■ **Spatial reasoning question data**:
------------------------
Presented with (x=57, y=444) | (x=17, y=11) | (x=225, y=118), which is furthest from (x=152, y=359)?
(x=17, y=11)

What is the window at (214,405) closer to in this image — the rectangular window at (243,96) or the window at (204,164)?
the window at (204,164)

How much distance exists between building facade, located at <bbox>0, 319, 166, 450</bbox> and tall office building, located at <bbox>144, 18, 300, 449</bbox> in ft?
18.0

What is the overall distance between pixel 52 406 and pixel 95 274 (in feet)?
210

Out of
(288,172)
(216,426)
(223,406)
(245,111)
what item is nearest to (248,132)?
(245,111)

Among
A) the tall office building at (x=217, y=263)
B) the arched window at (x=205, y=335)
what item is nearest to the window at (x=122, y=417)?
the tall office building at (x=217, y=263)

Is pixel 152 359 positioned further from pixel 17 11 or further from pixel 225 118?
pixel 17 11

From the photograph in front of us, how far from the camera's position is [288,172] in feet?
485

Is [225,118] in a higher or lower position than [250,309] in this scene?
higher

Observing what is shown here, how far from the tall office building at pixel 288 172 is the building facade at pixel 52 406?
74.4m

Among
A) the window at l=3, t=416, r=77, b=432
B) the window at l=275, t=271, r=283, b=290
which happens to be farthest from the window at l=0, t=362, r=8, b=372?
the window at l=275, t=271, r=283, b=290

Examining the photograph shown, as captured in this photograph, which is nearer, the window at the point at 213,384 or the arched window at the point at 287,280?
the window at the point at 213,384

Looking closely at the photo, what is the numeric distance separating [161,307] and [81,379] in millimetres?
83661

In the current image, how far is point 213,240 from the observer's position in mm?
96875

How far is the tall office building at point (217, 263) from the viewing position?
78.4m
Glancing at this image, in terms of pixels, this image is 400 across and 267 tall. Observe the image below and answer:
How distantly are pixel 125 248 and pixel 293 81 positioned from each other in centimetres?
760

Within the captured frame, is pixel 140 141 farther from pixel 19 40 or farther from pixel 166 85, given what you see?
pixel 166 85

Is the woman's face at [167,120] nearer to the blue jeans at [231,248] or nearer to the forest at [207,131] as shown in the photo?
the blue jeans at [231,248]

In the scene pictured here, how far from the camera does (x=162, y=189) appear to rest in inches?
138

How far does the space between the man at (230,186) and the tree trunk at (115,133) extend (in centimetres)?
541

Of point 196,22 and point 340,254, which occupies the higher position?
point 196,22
------------------------
■ **STATED GOAL**:
Rewrite the listing above, renaming "building facade" to "storefront" everywhere it occurs and leaving everything else unchanged.

■ **ANSWER FOR THIS EXERCISE**:
Presented with (x=57, y=444) | (x=17, y=11) | (x=225, y=118), which is furthest from (x=152, y=359)?
(x=17, y=11)

What is the window at (214,405) closer to in this image — the rectangular window at (243,96) or the window at (204,164)?
the window at (204,164)

How much distance exists between storefront, located at <bbox>0, 319, 166, 450</bbox> and tall office building, located at <bbox>144, 18, 300, 449</bbox> in ft?
18.0

What is the overall distance between pixel 52 406 and pixel 95 274 (in feet)?
210

Out of
(288,172)
(216,426)
(223,406)
(245,111)
what item is nearest to (248,132)?
(245,111)

Among
A) the tall office building at (x=217, y=263)
B) the arched window at (x=205, y=335)
what item is nearest to the window at (x=122, y=417)?
the tall office building at (x=217, y=263)

Is pixel 152 359 positioned further from pixel 17 11 or further from pixel 225 118?
pixel 17 11

From the photograph in front of us, how far from the camera's position is [288,172] in feet?
485

Is [225,118] in a higher or lower position than [250,309] in this scene?
higher

Observing what is shown here, how far from the tall office building at pixel 288 172 is the storefront at pixel 52 406?
74.4m

Among
A) the window at l=3, t=416, r=77, b=432
B) the window at l=275, t=271, r=283, b=290
which happens to be farthest from the window at l=0, t=362, r=8, b=372?
the window at l=275, t=271, r=283, b=290

Examining the photograph shown, as captured in this photograph, which is nearer, the window at the point at 213,384 or the arched window at the point at 287,280?
the window at the point at 213,384

Looking closely at the photo, what is the numeric distance separating [161,307] and [81,379] in millimetres?
83661

In the current image, how far is point 213,240 from the observer's position in mm?
96875

How far is the tall office building at point (217, 263) from the viewing position?
78.4m
Glancing at this image, in terms of pixels, this image is 400 across and 267 tall. Observe the image below and answer:
How distantly are pixel 125 248 and pixel 293 81 positioned from each other in centimetres?
760

Within the captured frame, is pixel 140 141 farther from pixel 19 40 or farther from pixel 166 85, given what you see?
pixel 166 85

Is the woman's face at [167,120] nearer to the blue jeans at [231,248] or nearer to the forest at [207,131] as shown in the photo?
the blue jeans at [231,248]

In the scene pictured here, how far from the camera does (x=162, y=189) appear to rest in inches?
138

How far does the space between the man at (230,186) and the tree trunk at (115,133) extend (in centimetres)?
541

Of point 196,22 and point 340,254, which occupies the higher position?
point 196,22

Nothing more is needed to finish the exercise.